Diperiksa KPK, Agus Martowardojo Tak Ditanya Soal Kasus Percetakan Uang

0
265

Suara. com – Bekas Gubernur Bank Nusantara Agus Martowardojo merampungkan pemeriksaan penyidik Komisi Pemberantasan Korupsi (KPK), pada Kamis (25/6/2020).

Agus mengelak terkait pemeriksaanya, ditelisik pemeriksa KPK mengenai proyek pencetakan kekayaan pecahan Rp 100 ribu pada Australia. Kasus itu diusut KPK pada tahun 2014.

Mantan Menteri Keuangan era Kepala Soesilo Bambang Yudhoyono (SBY) mengiakan tidak didalami terkait kasus itu. Diketahui kasus itu sempat lahir pada masa pemerintahan SBY.

“Nggak ada hubungan secara itu. Saya tidak komentar soal itu, udah ya, ” prawacana Agus di Gedung Merah Suci KPK, Kuningan, Jakarta Selatan, Kamis (25/6/2020).

Agus mengucapkan dimintai keterangan terkait pengetahuannya di kasus proyek E-KTP. Agus cuma menjelaskan kepada penyidik lembaga antirasuah mengenai proses anggaran.
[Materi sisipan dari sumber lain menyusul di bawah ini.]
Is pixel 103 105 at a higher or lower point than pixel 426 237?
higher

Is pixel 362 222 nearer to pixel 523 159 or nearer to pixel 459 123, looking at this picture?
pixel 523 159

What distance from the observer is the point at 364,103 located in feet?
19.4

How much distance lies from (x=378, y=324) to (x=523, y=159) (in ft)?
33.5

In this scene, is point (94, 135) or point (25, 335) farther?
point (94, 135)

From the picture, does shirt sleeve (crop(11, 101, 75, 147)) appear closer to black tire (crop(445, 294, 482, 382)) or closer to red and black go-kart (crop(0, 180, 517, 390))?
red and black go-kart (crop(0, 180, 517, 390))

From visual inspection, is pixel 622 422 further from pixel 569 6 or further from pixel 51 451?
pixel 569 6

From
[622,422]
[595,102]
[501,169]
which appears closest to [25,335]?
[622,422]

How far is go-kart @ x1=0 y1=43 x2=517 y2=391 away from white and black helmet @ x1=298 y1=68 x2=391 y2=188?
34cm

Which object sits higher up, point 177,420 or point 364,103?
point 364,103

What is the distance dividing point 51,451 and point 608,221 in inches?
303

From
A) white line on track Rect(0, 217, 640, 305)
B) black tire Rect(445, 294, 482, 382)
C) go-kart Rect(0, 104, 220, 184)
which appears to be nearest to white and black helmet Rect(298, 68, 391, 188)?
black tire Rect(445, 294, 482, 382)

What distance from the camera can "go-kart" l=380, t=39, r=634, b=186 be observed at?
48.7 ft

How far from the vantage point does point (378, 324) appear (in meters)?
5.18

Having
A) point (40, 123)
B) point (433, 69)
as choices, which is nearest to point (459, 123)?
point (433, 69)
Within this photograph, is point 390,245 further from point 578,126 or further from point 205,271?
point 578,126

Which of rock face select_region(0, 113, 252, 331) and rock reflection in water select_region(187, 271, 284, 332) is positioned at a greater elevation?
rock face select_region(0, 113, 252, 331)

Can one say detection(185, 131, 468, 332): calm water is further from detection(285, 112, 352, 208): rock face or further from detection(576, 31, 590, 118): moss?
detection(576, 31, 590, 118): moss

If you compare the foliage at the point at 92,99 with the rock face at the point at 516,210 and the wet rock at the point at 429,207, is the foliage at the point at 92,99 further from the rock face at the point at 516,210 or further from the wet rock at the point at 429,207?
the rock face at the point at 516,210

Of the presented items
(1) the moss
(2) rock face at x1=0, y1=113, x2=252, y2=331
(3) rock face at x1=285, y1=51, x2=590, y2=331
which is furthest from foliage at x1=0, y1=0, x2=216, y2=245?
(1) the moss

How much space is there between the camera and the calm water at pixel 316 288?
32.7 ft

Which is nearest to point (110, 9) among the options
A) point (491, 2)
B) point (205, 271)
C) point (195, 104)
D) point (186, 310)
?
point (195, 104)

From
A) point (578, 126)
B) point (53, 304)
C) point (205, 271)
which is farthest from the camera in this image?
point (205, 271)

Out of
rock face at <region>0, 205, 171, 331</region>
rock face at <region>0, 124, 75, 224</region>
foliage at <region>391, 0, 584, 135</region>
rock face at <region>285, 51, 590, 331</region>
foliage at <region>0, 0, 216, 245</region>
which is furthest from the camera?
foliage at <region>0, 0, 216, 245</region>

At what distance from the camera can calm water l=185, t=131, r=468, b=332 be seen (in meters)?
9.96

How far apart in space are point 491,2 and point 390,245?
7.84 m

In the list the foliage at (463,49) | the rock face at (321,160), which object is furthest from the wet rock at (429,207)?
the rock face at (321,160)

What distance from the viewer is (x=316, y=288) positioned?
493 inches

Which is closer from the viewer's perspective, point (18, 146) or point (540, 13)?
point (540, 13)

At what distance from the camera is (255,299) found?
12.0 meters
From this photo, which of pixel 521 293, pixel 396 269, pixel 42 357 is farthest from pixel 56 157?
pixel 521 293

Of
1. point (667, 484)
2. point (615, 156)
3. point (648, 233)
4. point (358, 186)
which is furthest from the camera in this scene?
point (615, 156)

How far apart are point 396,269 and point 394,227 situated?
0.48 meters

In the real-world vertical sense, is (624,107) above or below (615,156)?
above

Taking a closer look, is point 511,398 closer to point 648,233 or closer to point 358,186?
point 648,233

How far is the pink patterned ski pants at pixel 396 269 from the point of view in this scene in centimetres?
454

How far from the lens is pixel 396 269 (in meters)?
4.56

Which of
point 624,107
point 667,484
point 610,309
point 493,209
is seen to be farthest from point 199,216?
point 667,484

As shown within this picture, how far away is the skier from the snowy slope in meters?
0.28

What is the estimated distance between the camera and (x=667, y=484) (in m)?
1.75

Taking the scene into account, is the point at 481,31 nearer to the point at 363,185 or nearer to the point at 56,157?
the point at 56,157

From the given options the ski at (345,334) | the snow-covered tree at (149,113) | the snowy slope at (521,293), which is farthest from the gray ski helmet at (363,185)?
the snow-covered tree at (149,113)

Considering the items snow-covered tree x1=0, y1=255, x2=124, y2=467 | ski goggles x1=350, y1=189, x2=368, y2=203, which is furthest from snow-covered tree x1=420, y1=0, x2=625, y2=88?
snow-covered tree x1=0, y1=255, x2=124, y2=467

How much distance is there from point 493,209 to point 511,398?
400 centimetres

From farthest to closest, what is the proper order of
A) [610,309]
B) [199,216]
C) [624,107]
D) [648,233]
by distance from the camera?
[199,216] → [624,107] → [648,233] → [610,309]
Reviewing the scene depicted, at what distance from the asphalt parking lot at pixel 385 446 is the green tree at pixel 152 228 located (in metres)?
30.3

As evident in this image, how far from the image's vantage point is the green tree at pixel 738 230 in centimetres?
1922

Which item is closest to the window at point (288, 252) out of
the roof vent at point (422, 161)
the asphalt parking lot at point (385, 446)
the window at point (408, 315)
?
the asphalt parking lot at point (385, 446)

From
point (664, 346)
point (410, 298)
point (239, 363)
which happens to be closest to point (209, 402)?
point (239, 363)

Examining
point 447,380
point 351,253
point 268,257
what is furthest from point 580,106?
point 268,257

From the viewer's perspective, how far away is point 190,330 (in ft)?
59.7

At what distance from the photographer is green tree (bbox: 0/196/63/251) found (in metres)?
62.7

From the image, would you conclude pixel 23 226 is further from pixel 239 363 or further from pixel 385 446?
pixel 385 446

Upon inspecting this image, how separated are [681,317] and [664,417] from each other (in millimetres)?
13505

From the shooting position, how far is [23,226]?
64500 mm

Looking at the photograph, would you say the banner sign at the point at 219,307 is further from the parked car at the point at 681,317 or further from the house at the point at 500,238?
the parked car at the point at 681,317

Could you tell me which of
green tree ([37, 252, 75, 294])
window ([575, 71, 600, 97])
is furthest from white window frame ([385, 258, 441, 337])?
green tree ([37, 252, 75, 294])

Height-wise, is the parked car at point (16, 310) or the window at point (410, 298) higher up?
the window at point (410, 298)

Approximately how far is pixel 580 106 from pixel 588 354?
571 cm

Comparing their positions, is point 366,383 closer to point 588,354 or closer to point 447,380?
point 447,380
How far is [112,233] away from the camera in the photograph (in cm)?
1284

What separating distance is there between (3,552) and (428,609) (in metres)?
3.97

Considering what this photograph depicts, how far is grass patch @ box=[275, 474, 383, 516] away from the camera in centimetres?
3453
Baca Juga: Mantan Menteri Keuangan Agus Martowardojo Diperiksa KPK

“E-KTP. Jadi, ada tersangka Paulus Isnu Fahmi dan Maryam, kemudian aku dimintakan keterangan terkait dengan cara anggran yang dilakukan Kemendagri hubungan dengan Kemenkeu dengan DPR Komisi II dan kira jelaskan kurang lebih yang ditanyakan sama yang cerai-berai, ” ucap Agus

Agus usai dimintai keterangan buat tersangka Direktur Utama PT. Sandipala Arthapura, Paulus Tannos.
Belum lama ini KPK kembali menetapkan empat tersangka baru dalam kejadian korupsi e-KTP dengan kerugian negeri mencapai Rp 2. 3 triliun.

Empat simpulan tersebut yakni Direktur Utama PT Sandipala Arthaputra Paulus Tannos (PLS), Anggota DPR RI 2014 datang 2019, Miriam S Hariyani (MSH), eks Dirut Perum Percetakan Negeri RI (PNRI) dan Ketua Liga PNRI Isnu Edhi Wijaya (ISE), dan Ketua Tim Teknis Teknologi Informasi Penerapan e-KTP atau PNS Badan Pengkajian dan Penerapan Teknologi (BPPT) Husni Fahmi (HSF).

Baca Juga: Erick Thohir Resmi Tunjuk Agus Martowardojo Jadi Komisaris Utama BNI

Dalam kejadian proyek percetakan uang. Ketika itu, SBY meminta Pemerintah Australia bekerjasama dengan Komisi Pemberantasan Korupsi untuk mengungkap dugaan kasus korupsi pencetakan uang yang dilakukan Bank Indonesia (BI) tahun 1999.

Menanggapi hal itu, Wakil Ketua KPK Bambang Widjojanto Jilid III menyatakan KPK sudah siap mengusut kasus tersebut, makin Australia mau berbagi data.

“KPK harus siap dan menyiapkan diri bila memang negeri Australia memberikan data dan keterangan awal soal sinyalemen dugaan manipulasi dimaksud kendati tidak berkaitan dengan Presiden SBY maupun (mantan Presiden) Megawati, ” Jumat (1/7/2014).